[Исходный текст]

Свобода – точка отсчета. О жизни, искусстве и о себе - страница 48

Шрифт
Интервал


Бродский опровергает догмат, распространенный отнюдь не только среди марксистов, о том, что эстетика есть лишь надстройка над базисом, составленным из чего-то более существенного (в зависимости от убеждений – экономики, религии, морали). По Бродскому, эстетика (в его случае – конкретно литература) и есть основа человека. Такая эзотерическая позиция непопулярна по обе стороны океана.

Четверть века назад в Ленинграде судья Савельева ни на йоту не сомневалась в том, что поэзия не может считаться заслуживающей уважения деятельностью, а поэт – полезным членом общества. Жизнь блестяще подтвердила концепцию Бродского: ни один пространный рассказ о нобелевском лауреате не обходится без упоминания о судье Савельевой, которая теперь уже окончательно вошла в историю, и можно считать, что отчасти Нобелевская премия была присуждена ей.

[Задание A]
Ответьте на вопросы по тексту о Бродском:
(i) Что, по Бродскому, составляет основу человека?
(ii) Как звали судью, упомянутую в тексте?
(iii) Сколько времени назад, согласно тексту, в Ленинграде происходили события с участием судьи?
[Задание B]
Выпишите из текста о Бродском всё, начиная со слов «Бродский опровергает догмат, распространенный» и вплоть до слов «была присуждена ей.».
Приведённые далее записи представляют собой отдельный материал.

[Собранные записи данных]
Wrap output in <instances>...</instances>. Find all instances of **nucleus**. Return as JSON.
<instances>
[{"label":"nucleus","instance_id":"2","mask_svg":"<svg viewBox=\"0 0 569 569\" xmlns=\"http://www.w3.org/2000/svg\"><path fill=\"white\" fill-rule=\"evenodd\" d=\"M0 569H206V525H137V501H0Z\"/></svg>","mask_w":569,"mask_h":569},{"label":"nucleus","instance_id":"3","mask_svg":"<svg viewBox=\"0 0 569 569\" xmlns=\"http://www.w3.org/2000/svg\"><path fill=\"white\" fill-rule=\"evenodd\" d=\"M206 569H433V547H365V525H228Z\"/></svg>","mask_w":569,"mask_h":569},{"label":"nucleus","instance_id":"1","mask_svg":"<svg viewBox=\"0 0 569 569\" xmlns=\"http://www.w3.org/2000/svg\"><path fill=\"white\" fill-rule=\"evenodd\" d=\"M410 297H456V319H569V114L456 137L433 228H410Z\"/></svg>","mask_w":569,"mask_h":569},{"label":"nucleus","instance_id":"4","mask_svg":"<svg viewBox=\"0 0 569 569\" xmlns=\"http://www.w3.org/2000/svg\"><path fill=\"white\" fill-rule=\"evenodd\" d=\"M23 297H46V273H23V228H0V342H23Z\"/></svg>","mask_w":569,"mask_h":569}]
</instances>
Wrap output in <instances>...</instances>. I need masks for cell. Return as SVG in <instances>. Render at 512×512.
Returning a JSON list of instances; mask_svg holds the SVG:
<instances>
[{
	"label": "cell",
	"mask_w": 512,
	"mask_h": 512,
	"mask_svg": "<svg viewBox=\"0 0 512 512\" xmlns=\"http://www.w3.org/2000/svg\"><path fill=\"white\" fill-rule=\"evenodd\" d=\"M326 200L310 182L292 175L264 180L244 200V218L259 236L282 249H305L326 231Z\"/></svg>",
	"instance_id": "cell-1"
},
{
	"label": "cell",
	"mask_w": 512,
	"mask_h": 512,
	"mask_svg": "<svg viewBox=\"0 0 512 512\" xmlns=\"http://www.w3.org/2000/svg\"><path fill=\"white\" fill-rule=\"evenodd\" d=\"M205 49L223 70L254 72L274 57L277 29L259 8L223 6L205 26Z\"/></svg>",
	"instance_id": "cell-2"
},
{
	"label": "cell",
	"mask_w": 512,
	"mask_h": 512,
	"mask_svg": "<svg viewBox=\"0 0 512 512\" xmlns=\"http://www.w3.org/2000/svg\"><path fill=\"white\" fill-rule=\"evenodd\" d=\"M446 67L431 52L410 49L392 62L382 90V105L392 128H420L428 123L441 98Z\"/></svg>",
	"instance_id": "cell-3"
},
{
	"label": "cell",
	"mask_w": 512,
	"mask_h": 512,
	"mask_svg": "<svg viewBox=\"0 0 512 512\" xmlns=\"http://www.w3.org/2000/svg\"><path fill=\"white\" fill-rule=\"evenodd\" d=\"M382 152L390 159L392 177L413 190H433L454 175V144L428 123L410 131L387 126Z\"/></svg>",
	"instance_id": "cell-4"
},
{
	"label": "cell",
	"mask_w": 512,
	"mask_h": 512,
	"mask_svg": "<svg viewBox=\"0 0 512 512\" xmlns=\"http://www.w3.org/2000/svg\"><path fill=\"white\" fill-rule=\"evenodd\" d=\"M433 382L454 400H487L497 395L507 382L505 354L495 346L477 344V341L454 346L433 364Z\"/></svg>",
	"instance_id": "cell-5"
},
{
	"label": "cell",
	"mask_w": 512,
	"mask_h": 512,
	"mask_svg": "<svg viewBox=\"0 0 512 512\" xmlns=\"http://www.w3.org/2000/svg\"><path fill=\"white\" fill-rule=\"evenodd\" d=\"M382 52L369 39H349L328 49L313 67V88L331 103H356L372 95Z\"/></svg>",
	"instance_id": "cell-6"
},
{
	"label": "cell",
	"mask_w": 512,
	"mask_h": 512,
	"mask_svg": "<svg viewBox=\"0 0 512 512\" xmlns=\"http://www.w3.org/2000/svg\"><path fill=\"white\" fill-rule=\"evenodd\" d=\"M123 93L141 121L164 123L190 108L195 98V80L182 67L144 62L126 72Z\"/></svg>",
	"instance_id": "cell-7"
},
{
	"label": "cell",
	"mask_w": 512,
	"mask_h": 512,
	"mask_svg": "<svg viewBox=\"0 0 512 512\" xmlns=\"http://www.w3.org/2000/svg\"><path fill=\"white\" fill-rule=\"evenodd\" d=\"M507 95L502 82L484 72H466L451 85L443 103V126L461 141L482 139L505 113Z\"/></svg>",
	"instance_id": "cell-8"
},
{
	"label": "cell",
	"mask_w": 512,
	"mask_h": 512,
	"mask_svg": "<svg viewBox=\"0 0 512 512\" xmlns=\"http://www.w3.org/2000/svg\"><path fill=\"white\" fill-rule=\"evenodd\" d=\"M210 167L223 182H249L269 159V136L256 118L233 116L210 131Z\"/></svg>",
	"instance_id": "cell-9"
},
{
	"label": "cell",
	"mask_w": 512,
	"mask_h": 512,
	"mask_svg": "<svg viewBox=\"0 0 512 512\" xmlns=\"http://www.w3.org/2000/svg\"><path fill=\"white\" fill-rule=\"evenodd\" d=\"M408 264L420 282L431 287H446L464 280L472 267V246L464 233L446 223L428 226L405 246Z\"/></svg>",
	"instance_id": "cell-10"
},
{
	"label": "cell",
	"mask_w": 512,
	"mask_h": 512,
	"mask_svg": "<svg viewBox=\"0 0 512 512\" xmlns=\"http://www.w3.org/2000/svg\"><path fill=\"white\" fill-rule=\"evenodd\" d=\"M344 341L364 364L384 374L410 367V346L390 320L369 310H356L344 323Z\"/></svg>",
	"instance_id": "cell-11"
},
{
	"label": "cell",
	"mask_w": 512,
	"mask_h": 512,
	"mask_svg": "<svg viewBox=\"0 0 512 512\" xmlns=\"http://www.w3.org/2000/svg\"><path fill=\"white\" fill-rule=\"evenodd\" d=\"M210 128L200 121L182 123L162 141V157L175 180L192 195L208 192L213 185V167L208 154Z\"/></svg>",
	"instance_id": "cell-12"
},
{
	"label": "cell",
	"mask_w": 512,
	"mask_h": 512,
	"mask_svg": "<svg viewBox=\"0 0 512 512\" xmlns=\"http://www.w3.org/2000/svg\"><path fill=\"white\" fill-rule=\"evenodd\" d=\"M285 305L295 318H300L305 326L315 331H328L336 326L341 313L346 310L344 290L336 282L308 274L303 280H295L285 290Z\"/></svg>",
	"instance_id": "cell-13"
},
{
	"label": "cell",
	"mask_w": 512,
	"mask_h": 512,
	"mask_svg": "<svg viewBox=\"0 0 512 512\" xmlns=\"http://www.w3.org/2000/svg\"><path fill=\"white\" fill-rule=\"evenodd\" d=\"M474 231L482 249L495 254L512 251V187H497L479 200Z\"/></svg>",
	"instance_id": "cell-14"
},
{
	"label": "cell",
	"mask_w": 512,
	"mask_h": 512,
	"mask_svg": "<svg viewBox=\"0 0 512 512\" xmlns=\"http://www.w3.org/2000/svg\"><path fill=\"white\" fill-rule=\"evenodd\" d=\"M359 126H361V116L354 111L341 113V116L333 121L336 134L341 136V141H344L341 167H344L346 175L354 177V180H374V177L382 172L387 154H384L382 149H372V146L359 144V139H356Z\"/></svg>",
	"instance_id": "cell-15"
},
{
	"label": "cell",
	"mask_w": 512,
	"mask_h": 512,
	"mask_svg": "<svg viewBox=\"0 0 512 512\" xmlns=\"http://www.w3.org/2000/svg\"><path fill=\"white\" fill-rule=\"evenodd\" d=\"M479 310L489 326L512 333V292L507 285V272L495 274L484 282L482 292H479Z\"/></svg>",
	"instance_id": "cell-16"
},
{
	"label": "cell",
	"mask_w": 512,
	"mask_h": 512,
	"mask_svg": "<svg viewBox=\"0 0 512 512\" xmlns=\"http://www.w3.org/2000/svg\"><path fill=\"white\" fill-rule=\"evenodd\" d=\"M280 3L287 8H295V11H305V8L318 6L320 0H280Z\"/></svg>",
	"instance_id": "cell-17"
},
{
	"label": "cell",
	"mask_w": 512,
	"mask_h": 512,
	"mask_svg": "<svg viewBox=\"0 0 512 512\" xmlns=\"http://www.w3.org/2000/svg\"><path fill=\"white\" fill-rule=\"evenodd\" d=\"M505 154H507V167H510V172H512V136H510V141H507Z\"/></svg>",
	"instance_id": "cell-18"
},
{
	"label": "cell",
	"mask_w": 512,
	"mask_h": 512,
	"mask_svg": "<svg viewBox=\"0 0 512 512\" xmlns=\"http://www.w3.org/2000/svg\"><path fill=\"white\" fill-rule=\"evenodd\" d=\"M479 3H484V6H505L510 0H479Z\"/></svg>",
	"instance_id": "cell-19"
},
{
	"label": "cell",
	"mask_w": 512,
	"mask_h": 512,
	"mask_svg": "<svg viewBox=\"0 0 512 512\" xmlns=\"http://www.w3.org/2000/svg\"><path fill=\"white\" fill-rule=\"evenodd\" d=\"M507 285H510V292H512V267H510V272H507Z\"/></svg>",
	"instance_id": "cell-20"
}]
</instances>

[Ответ A]
(i) Эстетика, в его случае конкретно литература.
(ii) Савельева.
(iii) Четверть века назад.

[Ответ B]
Бродский опровергает догмат, распространенный отнюдь не только среди марксистов, о том, что эстетика есть лишь надстройка над базисом, составленным из чего-то более существенного (в зависимости от убеждений – экономики, религии, морали). По Бродскому, эстетика (в его случае – конкретно литература) и есть основа человека. Такая эзотерическая позиция непопулярна по обе стороны океана.

Четверть века назад в Ленинграде судья Савельева ни на йоту не сомневалась в том, что поэзия не может считаться заслуживающей уважения деятельностью, а поэт – полезным членом общества. Жизнь блестяще подтвердила концепцию Бродского: ни один пространный рассказ о нобелевском лауреате не обходится без упоминания о судье Савельевой, которая теперь уже окончательно вошла в историю, и можно считать, что отчасти Нобелевская премия была присуждена ей.